[CT Birds] Gulls plankton-feeding begins, LBBG K Mueller

kmueller at ntplx.net kmueller at ntplx.net
Wed Feb 29 14:19:13 EST 2012

I ran into Frank a couple of times last March at Long Beach and the  
seawall when this feeding activity (or frenzy would be a more accurate  
way to describe it) was happening. There were an estimated  
(conservative estimate) of 10,000 Gulls to a more realistic estimate  
of 25,000 Gulls caught up in this feeding blitz. There were also high  
numbers of Bonaparte's Gulls, Brant, Scaup and Black Ducks mixed with  
the Gulls. He also located several GLaucous, Iceland and Black-headed  
Gulls. But it was obvious; whatever they were feeding on was floating  
on or just below the surface of the water. I know Dennis, Larry Flynn  
and Nick were out collecting the organisms that the Gulls were feeding  
on (look at Dennis' earlier post).

This activity was also happening off Short Beach (with nearly 750  
Bonaparte's Gulls one morning near the beach), Penfield Reef and  
outside Fairweather Island in Bridgeport.

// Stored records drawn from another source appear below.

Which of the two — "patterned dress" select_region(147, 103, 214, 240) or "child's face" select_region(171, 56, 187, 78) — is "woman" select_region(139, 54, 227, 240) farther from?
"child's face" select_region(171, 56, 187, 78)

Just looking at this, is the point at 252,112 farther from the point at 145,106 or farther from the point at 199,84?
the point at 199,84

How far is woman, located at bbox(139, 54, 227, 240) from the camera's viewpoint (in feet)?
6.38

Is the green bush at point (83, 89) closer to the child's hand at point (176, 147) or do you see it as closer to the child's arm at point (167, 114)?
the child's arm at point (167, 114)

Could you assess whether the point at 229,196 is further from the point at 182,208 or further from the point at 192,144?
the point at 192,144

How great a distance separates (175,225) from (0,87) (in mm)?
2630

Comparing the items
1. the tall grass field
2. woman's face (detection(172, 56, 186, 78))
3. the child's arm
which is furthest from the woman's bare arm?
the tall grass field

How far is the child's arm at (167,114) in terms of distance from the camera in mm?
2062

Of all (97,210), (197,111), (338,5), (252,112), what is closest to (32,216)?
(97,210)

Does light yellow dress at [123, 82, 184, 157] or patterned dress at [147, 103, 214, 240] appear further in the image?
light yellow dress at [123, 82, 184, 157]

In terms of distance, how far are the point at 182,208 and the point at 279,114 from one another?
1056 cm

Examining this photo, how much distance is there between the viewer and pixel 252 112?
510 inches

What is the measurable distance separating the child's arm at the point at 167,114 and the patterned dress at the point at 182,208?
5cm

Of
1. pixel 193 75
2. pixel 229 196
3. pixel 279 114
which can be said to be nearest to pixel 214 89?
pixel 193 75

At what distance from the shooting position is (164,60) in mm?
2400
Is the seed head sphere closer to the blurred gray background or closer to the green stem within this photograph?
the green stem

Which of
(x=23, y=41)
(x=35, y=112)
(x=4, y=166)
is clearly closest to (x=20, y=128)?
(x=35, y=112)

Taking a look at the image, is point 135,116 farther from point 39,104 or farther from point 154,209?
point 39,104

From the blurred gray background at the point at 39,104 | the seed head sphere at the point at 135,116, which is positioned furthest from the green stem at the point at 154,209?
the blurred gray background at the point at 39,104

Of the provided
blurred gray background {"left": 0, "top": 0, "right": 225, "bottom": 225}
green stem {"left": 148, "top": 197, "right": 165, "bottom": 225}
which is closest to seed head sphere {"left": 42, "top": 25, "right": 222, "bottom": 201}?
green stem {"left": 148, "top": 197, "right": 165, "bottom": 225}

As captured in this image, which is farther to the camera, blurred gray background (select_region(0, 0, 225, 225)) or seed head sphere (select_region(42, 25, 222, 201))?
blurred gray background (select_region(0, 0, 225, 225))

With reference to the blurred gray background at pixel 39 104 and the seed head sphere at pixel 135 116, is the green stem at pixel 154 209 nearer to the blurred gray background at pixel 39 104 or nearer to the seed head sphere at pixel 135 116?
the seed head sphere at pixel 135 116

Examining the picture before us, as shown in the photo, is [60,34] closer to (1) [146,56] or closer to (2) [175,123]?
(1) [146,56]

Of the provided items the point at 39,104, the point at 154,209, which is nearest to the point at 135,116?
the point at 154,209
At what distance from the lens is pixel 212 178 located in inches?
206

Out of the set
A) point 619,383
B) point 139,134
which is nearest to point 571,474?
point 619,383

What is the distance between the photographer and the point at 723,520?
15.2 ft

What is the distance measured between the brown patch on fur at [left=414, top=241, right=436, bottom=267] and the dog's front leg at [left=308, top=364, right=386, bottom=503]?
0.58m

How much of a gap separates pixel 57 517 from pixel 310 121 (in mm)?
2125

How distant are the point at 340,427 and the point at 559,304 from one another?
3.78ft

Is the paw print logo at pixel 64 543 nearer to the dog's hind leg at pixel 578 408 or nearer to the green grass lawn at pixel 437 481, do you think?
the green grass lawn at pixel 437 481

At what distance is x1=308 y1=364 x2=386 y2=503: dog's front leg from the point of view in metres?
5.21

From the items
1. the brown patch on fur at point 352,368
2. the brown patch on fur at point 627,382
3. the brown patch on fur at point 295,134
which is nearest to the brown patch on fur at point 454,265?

Like Frank I also found a  
few other Gulls: 1 Glaucous, 2 Iceland, 2 Lesser Black-backed, 1  
Black-headed and a very possible Slaty-backed GUll all exhibiting the  
same surface-feeding behavior.

However in early March last spring large flocks of Bonaparte's Gulls  
were in close to shore at Hammonasset. The wind was strong east and  
the birds were tucked in close to shore at the beginning of the  
Moraine Trail near the large boulders and crashing waves. The birds  
were feeding heavily on whatever was drifting just below the waters  
surface. I photographed the birds that were very close to me. In  
reviewing the images in my camera I could see the birds holding what  
appeared to be small fleshy colored leech-like creatures about the  
size of stretched soy bean. I walked near the edge where the waves  
were crashing and these leech-like creatures were wiggling in the  
water being pushed by the waves. I grabbed a few to look at and  
realized I was looking at the fleshy creature inside slipper shells.  
Not sure if this is a naturally occuring event in mating or the  
creature has left or forced out of its shells. Maybe someone who knows  
can comment.

So it looks like these Gulls are feeding on a varied array of food items.